A stunning Summer Eights performance from Balliol College saw them seize the men’s headship for the first time in over half a century. Thousands of spectators lined the banks of the Isis last Saturday to see the victorious crew squeak past Oriel, whilst Teddy Hall retained the women’s headship with a thoroughly dominant display.
It was a worthy finish to one of the most competitive Summer Eights contests in recent years, climaxing with the two leading men’s crews on the river battling it out stroke for stroke down the finishing straight.
Roaring past the boathouses, the powerful Oriel crew had pushed right up on Balliol and were soon overlapping them by a foot. Balliol cox Zhan Su however bravely steered his boat away from its hot pursuers as his crew held their advantage all the way up to the line, sending their chasing supporters racing joyously back down the riverbank with their arms triumphantly aloft.
By all accounts it was a deserved victory for an experienced crew who enjoyed a sensational blade-winning performance at Torpids earlier this year, confirming the club’s dominance throughout this year. Although much of the pre-race hype had focused on a Christ Church crew stacked with Blues oarsmen and an Oriel boat that included 36-year-old American World Cup gold medalist Michael Wherley, Balliol demonstrated outstanding technique and rhythm bordering on the sheer mechanical to go the head for the first time since the spring of 1956.

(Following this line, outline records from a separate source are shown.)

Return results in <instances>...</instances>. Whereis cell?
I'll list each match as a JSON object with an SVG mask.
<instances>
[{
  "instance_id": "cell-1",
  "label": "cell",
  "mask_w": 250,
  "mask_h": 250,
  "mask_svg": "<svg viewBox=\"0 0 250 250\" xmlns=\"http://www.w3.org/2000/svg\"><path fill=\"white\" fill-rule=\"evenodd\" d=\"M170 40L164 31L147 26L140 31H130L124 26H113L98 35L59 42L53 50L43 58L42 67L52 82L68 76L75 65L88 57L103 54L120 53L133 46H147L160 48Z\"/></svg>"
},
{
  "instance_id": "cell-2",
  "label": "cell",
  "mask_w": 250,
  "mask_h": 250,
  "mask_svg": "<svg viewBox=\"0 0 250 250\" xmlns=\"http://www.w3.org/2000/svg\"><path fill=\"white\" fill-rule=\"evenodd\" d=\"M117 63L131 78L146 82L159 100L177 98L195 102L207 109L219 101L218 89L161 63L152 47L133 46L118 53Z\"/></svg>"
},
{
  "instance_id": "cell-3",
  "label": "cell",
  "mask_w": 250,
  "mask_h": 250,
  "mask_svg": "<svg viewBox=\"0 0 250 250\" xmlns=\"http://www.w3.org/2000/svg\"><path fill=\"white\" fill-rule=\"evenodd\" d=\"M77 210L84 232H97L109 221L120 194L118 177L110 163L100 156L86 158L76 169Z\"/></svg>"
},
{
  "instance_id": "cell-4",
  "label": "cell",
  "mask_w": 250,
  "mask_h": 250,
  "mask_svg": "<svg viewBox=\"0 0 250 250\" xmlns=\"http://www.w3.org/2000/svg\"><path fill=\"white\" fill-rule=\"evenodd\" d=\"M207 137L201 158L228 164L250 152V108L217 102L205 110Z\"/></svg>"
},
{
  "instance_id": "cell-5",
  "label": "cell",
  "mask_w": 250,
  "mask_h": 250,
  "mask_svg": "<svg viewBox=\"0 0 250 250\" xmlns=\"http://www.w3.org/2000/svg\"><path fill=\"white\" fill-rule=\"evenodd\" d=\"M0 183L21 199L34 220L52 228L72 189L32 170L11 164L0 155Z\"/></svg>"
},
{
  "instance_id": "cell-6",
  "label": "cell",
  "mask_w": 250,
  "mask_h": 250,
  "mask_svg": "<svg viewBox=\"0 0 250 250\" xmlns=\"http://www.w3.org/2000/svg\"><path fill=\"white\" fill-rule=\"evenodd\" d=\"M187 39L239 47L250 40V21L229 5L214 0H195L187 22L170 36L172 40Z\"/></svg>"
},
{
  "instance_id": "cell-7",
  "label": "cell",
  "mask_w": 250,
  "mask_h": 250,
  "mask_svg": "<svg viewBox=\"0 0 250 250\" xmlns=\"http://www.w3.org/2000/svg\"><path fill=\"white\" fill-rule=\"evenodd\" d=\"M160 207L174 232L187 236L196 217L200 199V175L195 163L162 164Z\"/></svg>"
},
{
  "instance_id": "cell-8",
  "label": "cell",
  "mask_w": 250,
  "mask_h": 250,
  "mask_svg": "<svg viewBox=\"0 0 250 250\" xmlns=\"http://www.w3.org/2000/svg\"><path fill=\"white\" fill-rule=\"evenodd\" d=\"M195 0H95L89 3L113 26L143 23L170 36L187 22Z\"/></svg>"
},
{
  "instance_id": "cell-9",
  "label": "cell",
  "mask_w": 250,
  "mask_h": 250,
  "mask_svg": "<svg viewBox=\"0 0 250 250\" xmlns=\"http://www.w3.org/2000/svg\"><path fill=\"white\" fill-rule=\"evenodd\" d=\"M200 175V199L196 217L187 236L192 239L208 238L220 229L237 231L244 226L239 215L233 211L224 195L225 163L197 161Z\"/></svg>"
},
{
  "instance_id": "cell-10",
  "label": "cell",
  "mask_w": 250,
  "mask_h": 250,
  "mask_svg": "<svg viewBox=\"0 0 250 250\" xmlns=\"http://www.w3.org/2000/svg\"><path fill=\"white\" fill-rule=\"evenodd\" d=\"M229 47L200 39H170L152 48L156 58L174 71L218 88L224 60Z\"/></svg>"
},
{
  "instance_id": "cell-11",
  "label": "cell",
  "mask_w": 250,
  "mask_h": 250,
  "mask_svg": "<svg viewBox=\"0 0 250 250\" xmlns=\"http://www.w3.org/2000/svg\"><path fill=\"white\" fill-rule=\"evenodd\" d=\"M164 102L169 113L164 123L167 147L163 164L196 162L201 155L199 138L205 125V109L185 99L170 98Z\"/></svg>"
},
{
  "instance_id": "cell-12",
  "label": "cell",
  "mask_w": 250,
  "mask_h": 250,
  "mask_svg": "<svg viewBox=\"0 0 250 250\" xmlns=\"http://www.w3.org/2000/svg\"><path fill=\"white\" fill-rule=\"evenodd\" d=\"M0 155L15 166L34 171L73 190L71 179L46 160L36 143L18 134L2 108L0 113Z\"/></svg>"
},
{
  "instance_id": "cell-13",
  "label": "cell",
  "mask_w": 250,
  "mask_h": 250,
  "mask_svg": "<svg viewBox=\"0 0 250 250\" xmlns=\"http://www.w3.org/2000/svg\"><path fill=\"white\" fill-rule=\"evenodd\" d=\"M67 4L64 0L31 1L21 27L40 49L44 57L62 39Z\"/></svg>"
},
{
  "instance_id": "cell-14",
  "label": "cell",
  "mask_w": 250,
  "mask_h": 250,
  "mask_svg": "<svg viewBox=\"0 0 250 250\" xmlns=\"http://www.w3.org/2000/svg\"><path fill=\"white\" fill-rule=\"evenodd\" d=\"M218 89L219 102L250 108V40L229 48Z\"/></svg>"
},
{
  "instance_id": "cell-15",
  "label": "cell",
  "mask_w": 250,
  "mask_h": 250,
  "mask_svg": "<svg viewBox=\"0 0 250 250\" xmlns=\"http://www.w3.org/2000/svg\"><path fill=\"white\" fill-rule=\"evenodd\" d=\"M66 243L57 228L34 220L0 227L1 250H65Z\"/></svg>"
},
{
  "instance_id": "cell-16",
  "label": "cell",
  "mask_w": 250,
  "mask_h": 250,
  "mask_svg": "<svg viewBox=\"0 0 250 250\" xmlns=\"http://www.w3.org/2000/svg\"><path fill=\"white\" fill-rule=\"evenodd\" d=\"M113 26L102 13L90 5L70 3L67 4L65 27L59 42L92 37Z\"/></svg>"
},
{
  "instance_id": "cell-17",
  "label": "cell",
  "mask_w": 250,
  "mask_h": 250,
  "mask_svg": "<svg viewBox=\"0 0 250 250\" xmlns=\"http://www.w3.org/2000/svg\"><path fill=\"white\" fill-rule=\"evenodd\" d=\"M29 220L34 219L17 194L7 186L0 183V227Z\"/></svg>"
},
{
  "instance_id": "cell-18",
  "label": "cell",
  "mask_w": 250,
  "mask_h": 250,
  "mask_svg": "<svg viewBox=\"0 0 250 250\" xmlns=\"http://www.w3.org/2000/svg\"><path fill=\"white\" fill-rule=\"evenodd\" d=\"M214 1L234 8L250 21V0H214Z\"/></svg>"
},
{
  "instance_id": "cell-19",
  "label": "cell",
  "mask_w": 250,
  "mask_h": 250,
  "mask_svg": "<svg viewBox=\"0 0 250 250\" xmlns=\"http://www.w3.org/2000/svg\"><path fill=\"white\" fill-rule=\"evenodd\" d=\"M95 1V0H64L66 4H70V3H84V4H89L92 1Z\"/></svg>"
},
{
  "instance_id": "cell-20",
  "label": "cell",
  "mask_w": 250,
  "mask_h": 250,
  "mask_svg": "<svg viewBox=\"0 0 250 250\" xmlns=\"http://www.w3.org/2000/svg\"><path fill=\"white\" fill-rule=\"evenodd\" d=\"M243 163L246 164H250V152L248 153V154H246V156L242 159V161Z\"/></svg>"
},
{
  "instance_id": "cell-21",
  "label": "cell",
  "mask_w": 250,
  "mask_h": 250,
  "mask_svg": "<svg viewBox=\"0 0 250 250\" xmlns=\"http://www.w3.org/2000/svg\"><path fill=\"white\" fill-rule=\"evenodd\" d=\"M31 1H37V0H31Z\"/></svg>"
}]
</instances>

It marked the end of Magdalen’s own stranglehold on the headship since 2004, as they slid down to a disappointing fourth place on the river, whilst the hotly-tipped Pembroke also dropped from second to fifth after breaking their rudder on the first day. The fall of both crews, both extremely talented, can be attributed chiefly to an impeccable standard of Eights at the top of the men’s division unseen in recent years.
There was a similar show of immaculate rowing in the Women’s Division I, with much of the praise deservingly being showered on what proved once again to be a formidable Teddy Hall crew. Racing to retain the headship, the result was quite simply never in doubt, as they comfortably outclassed the boats behind them with an exhibition of strength that no-one in the division could match.

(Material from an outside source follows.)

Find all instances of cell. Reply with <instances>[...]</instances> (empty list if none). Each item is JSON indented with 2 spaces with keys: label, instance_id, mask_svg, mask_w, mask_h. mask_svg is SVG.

Finishing off the week as they had started it – ahead of Christ Church – their captain Helen Taylor was absolutely delighted with finishing head of the river for the third successive year. ‘It’s absolutely incredible,’ she said. ‘We didn’t expect to be able to row that well.’
Reflecting on the margin of their victory on a windy last day, she admitted: ‘I don’t know where that came from. We had been rowing well all week, but that last row-over just felt so good. It’s amazing.’
As the winning crews toasted their success however, others were forced to ponder a more subdued Summer Eights. Amongst the disappointed men’s crews were Keble, who suffered the indignity of ‘spoons’ having being bumped down every day from seventh to eleventh on the river. Exeter only escaped the dubious award themselves by holding off Wadham on the final day to cling onto the last spot in Men’s Division I.
Meanwhile Worcester were left thanking their lucky stars, having fulfilled all the pessimistic pre-Eights predictions by being comprehensibly bumped on the first three days. Having dropped a horrifying ten places down the river during Torpids last term, they were saved from their second successive set of spoons when Trinity were bumped just as they were closing in on them, securing blades for a veteran Wolfson crew who were the stand-out boat of Division II.
Amongst the women, it was Somervile who went home with a new set of cutlery, as they plummeted from fourth to eighth in Women’s Division I, whilst their rivals Osler-Green rose two places to third.
Climbing back into Oxford rowing’s top tier was a rejuvenated New College M1, although much of the limelight was dedicated to the progress of the galactico oarsmen in Christ Church’s boat. Brimming with Blues and American graduate students from their affiliated Kellogg College, the aptly nicknamed ‘Gunship’ even paddled up to the start on the first day uniformly clad in khaki vests and tin helmets.
Despite three bumps over the course of the week however, they were to be denied blades after Oriel caught Pembroke ahead of them on the second day.
It would prove to be the major talking point of this year’s Summer Eights, after it later emerged that Oriel had in fact subbed in their coach, former Great Britain rower Henry Bailhache-Webb, after one of their rowers was struck down by illness – despite Webb having never studied at Oxford University.
The controversy saw both the Pembroke and Christ Church men’s crews taking to the water on the third day wearing t-shirts reading ‘I’m at Oxford,’ as Oriel received loud choruses of boos whenever passing the infuriated spectators around the Pembroke and Christ Church boathouses.
Oriel Men’s Captain David Woods declined to comment, but it is believed that his crew escaped reprimand due to the fact that Webb was subbing in for a current GB rower and so was not technically improving the rowing standard of the boat.
Webb was back to watching from the bank, however, when his crew were later held off by Balliol to round off a truly memorable week.